### TEXT SEGMENT
┌────────

**Author:** Trung Nguyen

**Tester and Editorialist:** Alei Reyes ## Problem Link

Practice

## Difficulty

Medium

## PREREQUISITES:

Bruteforce, Tree and DFS

## Problem

Given a tree with vertices labelled from 1 to N, we want to find a connected subgraph S that maximizes |S|*AND(S).

## Explanation

The strategy is to fix the AND, and find the maximum size of a connected subgraph with that given AND.

Suppose that the AND of some set S is A. Since we are dealing with bitwise operations, it is useful to see the binary representation of A.

If A has a bit turned on in position i, then all the elements of S should have also bit i turned on. Similarly if A has a bit turned off in position i, then there should be at least one element in S with a bit turned off in position i.

That means that all elements of S are supermasks of A i.e they can be generated by turning on some of the bits of A.

To find the largest set S with AND(S) = A, we can paint all the vertices that are supermask of A, and find the maximum connected component that has all its vertices painted.

We’ll paint the vertices that are supermasks of A one by one (in any order), and we’ll keep the connected components in a disjoint set union data structure (dsu).

└────────

### RECORD EXTRACTS
┌────────

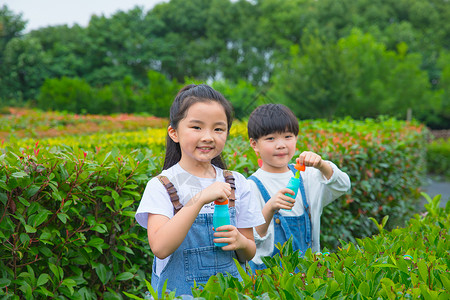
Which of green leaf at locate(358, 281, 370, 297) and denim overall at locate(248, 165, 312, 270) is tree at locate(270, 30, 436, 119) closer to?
denim overall at locate(248, 165, 312, 270)

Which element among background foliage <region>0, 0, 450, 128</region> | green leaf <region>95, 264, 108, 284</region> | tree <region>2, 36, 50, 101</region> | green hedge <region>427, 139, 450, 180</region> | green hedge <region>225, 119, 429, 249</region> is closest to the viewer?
green leaf <region>95, 264, 108, 284</region>

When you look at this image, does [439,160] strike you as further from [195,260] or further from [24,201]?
[24,201]

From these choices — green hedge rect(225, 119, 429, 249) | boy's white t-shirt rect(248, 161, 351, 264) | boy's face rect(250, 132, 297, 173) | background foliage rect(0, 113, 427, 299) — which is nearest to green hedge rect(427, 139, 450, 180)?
green hedge rect(225, 119, 429, 249)

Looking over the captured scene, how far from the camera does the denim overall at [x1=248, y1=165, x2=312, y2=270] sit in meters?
2.38

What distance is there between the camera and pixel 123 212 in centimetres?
251

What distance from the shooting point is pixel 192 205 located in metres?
1.56

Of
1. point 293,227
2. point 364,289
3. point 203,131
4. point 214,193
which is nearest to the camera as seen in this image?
point 364,289

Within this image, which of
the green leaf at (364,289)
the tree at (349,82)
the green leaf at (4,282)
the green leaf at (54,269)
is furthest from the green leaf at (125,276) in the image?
the tree at (349,82)

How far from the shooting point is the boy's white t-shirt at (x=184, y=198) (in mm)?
1683

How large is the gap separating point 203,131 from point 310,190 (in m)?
0.98

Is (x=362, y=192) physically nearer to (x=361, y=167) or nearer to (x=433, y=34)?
(x=361, y=167)

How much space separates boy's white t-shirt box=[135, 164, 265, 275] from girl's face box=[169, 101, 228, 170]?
114 millimetres

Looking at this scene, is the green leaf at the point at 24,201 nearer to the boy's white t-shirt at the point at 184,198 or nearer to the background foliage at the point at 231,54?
the boy's white t-shirt at the point at 184,198

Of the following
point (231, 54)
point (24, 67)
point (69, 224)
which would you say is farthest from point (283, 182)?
point (231, 54)
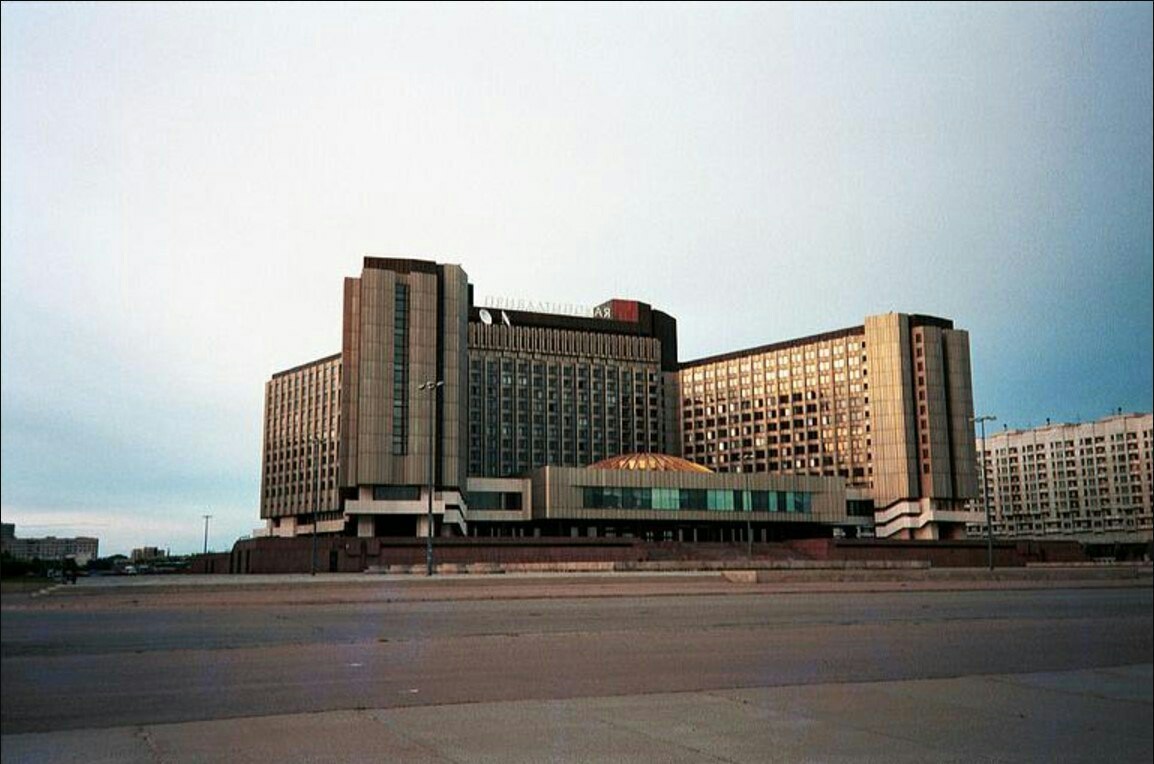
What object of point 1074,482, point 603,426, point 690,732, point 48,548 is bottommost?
point 690,732

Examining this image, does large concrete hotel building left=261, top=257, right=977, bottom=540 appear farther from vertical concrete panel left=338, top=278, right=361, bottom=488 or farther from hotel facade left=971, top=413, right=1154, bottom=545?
hotel facade left=971, top=413, right=1154, bottom=545

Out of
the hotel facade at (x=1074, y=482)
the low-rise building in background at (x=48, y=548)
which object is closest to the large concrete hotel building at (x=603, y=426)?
the hotel facade at (x=1074, y=482)

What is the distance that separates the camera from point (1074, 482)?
5423 inches

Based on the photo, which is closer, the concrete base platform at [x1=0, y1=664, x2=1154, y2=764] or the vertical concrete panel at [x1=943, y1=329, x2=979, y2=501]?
the concrete base platform at [x1=0, y1=664, x2=1154, y2=764]

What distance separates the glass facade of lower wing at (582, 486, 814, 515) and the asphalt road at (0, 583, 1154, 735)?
297ft

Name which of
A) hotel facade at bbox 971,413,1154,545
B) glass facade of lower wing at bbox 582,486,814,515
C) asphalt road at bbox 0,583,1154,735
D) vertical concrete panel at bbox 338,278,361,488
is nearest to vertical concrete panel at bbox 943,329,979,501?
hotel facade at bbox 971,413,1154,545

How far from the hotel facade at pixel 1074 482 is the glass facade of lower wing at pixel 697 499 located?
28155 mm

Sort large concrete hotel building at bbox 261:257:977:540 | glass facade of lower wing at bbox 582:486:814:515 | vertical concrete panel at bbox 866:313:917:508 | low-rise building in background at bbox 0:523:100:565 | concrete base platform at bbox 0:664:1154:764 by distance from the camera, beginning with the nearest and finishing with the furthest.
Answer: low-rise building in background at bbox 0:523:100:565 → concrete base platform at bbox 0:664:1154:764 → large concrete hotel building at bbox 261:257:977:540 → glass facade of lower wing at bbox 582:486:814:515 → vertical concrete panel at bbox 866:313:917:508

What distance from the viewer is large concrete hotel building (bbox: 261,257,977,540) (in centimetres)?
11050

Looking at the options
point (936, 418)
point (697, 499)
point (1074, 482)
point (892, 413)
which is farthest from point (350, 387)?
point (1074, 482)

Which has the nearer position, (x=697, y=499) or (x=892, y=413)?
(x=697, y=499)

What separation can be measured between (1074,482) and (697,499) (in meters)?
59.6

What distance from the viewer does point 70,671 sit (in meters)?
10.8

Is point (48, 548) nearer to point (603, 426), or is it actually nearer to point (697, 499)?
point (697, 499)
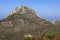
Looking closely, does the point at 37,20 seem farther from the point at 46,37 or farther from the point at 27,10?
the point at 46,37

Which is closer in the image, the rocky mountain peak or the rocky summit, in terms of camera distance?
the rocky summit

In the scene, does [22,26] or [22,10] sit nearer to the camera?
[22,26]

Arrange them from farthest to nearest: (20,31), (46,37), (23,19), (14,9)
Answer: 1. (14,9)
2. (23,19)
3. (20,31)
4. (46,37)

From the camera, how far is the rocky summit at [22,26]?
21112mm

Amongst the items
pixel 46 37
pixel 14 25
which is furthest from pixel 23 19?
pixel 46 37

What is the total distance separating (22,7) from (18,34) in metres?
6.21

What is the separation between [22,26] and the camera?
898 inches

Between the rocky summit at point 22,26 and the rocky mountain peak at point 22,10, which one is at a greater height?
the rocky mountain peak at point 22,10

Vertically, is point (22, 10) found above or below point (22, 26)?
above

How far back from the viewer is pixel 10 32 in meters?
21.5

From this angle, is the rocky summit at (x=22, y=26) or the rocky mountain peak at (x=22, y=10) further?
the rocky mountain peak at (x=22, y=10)

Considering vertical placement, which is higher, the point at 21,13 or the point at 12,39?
the point at 21,13

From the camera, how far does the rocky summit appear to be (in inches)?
831

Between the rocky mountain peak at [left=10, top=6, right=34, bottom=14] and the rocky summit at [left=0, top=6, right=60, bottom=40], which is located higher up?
the rocky mountain peak at [left=10, top=6, right=34, bottom=14]
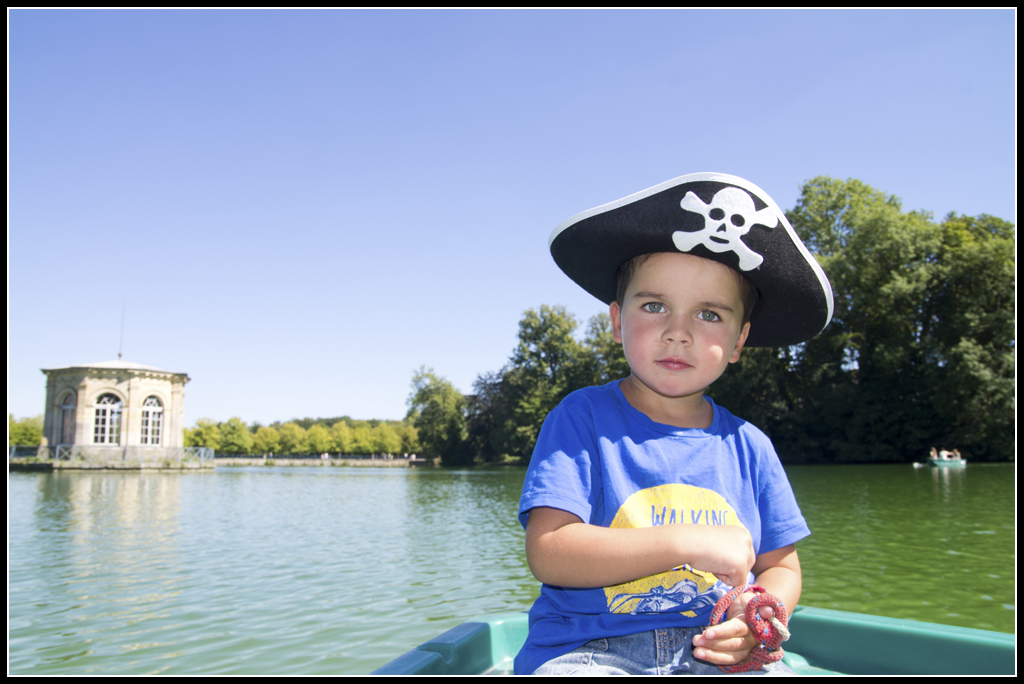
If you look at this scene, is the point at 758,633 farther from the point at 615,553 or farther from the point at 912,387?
the point at 912,387

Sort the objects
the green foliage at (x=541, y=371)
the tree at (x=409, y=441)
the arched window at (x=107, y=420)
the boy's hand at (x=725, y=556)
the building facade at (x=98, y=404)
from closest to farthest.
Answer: the boy's hand at (x=725, y=556) → the building facade at (x=98, y=404) → the arched window at (x=107, y=420) → the green foliage at (x=541, y=371) → the tree at (x=409, y=441)

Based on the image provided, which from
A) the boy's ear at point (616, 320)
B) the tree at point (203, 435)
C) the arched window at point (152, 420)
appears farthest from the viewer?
the tree at point (203, 435)

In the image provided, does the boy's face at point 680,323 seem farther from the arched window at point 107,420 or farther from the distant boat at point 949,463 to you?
the arched window at point 107,420

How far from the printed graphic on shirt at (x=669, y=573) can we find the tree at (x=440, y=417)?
61.4 m

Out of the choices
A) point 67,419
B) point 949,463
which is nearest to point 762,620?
point 949,463

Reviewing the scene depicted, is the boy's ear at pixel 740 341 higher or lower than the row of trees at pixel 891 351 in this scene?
lower

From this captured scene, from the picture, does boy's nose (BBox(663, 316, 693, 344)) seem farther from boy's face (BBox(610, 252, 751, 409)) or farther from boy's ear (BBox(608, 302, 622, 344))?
boy's ear (BBox(608, 302, 622, 344))

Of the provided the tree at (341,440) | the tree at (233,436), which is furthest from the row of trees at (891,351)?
the tree at (233,436)

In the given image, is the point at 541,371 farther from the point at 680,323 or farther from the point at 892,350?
the point at 680,323

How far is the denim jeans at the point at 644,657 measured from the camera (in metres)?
1.47

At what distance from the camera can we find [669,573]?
156cm

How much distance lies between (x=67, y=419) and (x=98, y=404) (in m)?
2.33

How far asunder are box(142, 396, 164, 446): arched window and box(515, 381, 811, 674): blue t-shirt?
4894cm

└────────

### TASKS TO COMPLETE
**1.** In one to three sentences, explain why the tree-subgraph editorial says every element of S must be a supermask of A.
**2.** Please write the next part of the tree-subgraph editorial, picking up right after its last sentence.
The records have no connection to the tree-subgraph editorial.

### ANSWERS FOR THE EXERCISE
**1.** If A has a bit turned on in position i, every element of S must also have bit i turned on. So each element of S contains all the bits of A and can be generated by turning on some further bits of A, which makes it a supermask of A.

**2.**
After rooting the tree in one of its vertices, we get an orientation of the edges, this will be important to keep the connected components. Let p[u] be the parent of u in the tree.

Let’s suppose we are painting node u, it is possible that its parent p[u] is also a supermask of A. In this case we have to update the dsu by merging the components of u and p[u].

Once we have painted all the supermasks of A, the dsu can tell us the component of maximum size.

What is the complexity of our algorithm? We are iterating over all the supermasks of every A from 1 to N. Let’s suppose that A has b bits (for the problem b is at most 17). Then a mask that has k bits turned off will have 2^{k} supermasks. Therefore the number of operations is ∑_{0 ≤ k ≤ b} binomial(b, k) · 2^{k} = 3^{b} (by the binomial theorem)